● READING TEXT

____

# Boris = Bret Farve of Basketball?



## Seuss (Aug 19, 2005)

Remember Farve had a lousy season in Atlanta and then was traded?

If Diaw keeps improving like he is. We might have the same story.


Kind of interesting.


----------



## qross1fan (Dec 28, 2004)

nope sorry but I highly doubt that Diaw can become a leader like Favre had. Nothing against Diaw, but just won't happen


----------



## tempe85 (Jan 7, 2005)

qrich1fan said:


> nope sorry but I highly doubt that Diaw can become a leader like Favre had. Nothing against Diaw, but just won't happen


100% agree.. Favre won three MVP's, led his team to two Super Bowls winning won, and has set countless records during his career.

However I do see where you're getting this... it seems people in Atlanta should check their water... because once you leave you become 100% better.

By the way... I've been able to enjoy the byproduct of both trades seeing that I'm a big time Packer fan.


----------



## Dissonance (Jul 21, 2004)

____

● COMPLETE THE FOLLOWING
1. Reproduce the Diaw–Favre thread starting with "Remember Farve had" and going on through "Kind of interesting.", substituting "Boris Diaw" for "Diaw".
2. Carry the Diaw–Favre thread forward from the point where it stops.

● MATERIAL
____

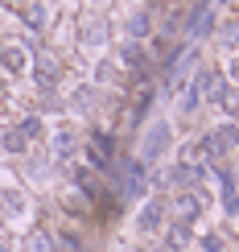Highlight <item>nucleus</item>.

____

● TASK RESPONSES
1.
Remember Farve had a lousy season in Atlanta and then was traded?

If Boris Diaw keeps improving like he is. We might have the same story.


Kind of interesting.

2.
Favre probably woulda never been the same player he is if he stayed in Atlanta. Green Bay was a better fit.

And yeah I highly doubt Diaw becomes a superstar like Brett is.


----------



## Mr. Hobbes (Jul 1, 2005)

Diaw will never be that good. 3 MVPs? Cmon.


----------



## The Matrix Effect (Nov 11, 2005)

Too soon to say no he won't and too soon to say he will. He's gonna be awesome if/when he gets a jumpshot and actually goes to the hoop with the intention of dunking on someone everytime. It will be exciting to see the possibilities of what he can do. I can't personally judge how good he will be until hes had a few seasons here.


----------



## xtf (Jun 20, 2003)

Diaw needed in all of his teams (INSEP, Pau-Orthez, French NT) 2 to 3 years to develop into a leader. maybe it will be the same in phx


----------



## Seuss (Aug 19, 2005)

I don't mean Diaw will win 3 MVP or go to the Finals and win.

What I mean is he'll turnout to be a all-star/superstar in the league.


----------



## Gotham2krazy (Nov 22, 2005)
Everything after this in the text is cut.